:: Prompt ::
Update the rows below by changing each "camera" to "viewer" and leaving everything else as it is. Leave the pictures out of your answer.

[Visual spatial reasoning items]
★ ★ ★ ★ ★

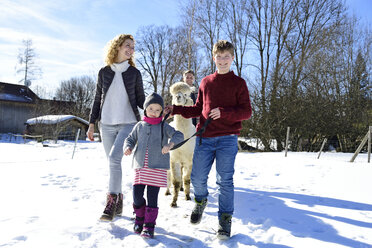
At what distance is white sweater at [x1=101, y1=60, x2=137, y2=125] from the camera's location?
113 inches

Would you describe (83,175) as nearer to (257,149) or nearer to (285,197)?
(285,197)

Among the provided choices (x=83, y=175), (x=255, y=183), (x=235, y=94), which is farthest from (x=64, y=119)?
(x=235, y=94)

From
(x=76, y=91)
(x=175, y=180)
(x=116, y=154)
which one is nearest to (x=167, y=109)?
(x=116, y=154)

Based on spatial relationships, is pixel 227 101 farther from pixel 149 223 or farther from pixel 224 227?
pixel 149 223

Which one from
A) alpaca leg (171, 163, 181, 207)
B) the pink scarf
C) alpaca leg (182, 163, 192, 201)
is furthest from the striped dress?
alpaca leg (182, 163, 192, 201)

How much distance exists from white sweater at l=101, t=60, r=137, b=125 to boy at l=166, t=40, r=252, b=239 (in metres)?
0.56

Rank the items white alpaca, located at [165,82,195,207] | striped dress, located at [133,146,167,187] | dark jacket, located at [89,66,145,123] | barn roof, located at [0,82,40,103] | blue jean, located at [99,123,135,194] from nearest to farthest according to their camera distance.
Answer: striped dress, located at [133,146,167,187], blue jean, located at [99,123,135,194], dark jacket, located at [89,66,145,123], white alpaca, located at [165,82,195,207], barn roof, located at [0,82,40,103]

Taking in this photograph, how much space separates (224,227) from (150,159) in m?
0.92

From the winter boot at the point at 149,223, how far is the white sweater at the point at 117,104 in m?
1.03

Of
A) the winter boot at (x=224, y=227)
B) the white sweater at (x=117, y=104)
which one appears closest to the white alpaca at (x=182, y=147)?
the white sweater at (x=117, y=104)

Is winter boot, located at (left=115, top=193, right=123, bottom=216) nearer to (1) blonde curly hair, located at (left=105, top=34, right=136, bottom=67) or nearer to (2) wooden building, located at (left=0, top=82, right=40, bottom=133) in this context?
(1) blonde curly hair, located at (left=105, top=34, right=136, bottom=67)

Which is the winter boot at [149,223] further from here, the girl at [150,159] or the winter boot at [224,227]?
the winter boot at [224,227]

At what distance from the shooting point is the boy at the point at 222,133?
2.38 meters

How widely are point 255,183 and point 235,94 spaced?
296cm
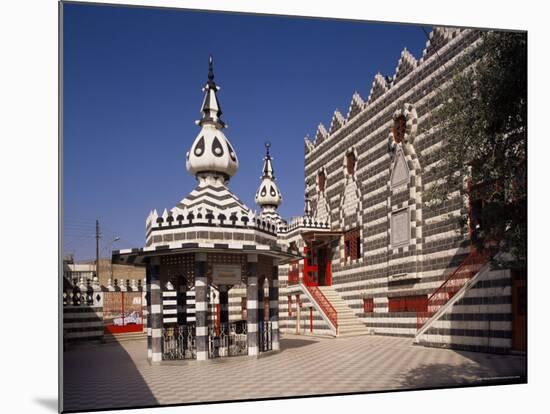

★ ★ ★ ★ ★

:: Answer to this problem ::
At what distance is white sweater at [x1=101, y1=60, x2=137, y2=125] from the viewer's location?
113 inches

Would you describe (83,175) as nearer to (257,149) or nearer to (285,197)?
(285,197)

Among the provided choices (x=83, y=175), (x=255, y=183), (x=235, y=94), which is farthest from (x=64, y=119)?
(x=235, y=94)

From
(x=76, y=91)
(x=175, y=180)
(x=116, y=154)
which one is nearest to (x=167, y=109)?
(x=116, y=154)

Based on spatial relationships, is pixel 227 101 farther from pixel 149 223 or farther from pixel 224 227?
pixel 149 223

Which one from
A) alpaca leg (171, 163, 181, 207)
B) the pink scarf
C) alpaca leg (182, 163, 192, 201)
is furthest from the striped dress?
alpaca leg (182, 163, 192, 201)

How much distance exists from white sweater at l=101, t=60, r=137, b=125 to boy at l=166, t=40, r=252, b=239 (in metres)?
0.56

Rank the items white alpaca, located at [165,82,195,207] | striped dress, located at [133,146,167,187] | dark jacket, located at [89,66,145,123] | barn roof, located at [0,82,40,103] | blue jean, located at [99,123,135,194] from nearest to farthest according to their viewer distance.
Answer: striped dress, located at [133,146,167,187], blue jean, located at [99,123,135,194], dark jacket, located at [89,66,145,123], white alpaca, located at [165,82,195,207], barn roof, located at [0,82,40,103]

Taking in this photograph, how much space separates (224,227) from (150,159) in m?
0.92

From the winter boot at the point at 149,223, how far is the white sweater at the point at 117,104 in m?
1.03

Of
A) the winter boot at (x=224, y=227)
B) the white sweater at (x=117, y=104)
which one appears closest to the white alpaca at (x=182, y=147)?
the white sweater at (x=117, y=104)

Is winter boot, located at (left=115, top=193, right=123, bottom=216) nearer to (1) blonde curly hair, located at (left=105, top=34, right=136, bottom=67) or nearer to (2) wooden building, located at (left=0, top=82, right=40, bottom=133) in this context?
(1) blonde curly hair, located at (left=105, top=34, right=136, bottom=67)

Which is the winter boot at [149,223] further from here, the girl at [150,159] or the winter boot at [224,227]?
the winter boot at [224,227]

At what distance from the shooting point is the boy at the point at 222,133?
2.38 meters

How widely are point 255,183 and point 235,94 spaced?
296cm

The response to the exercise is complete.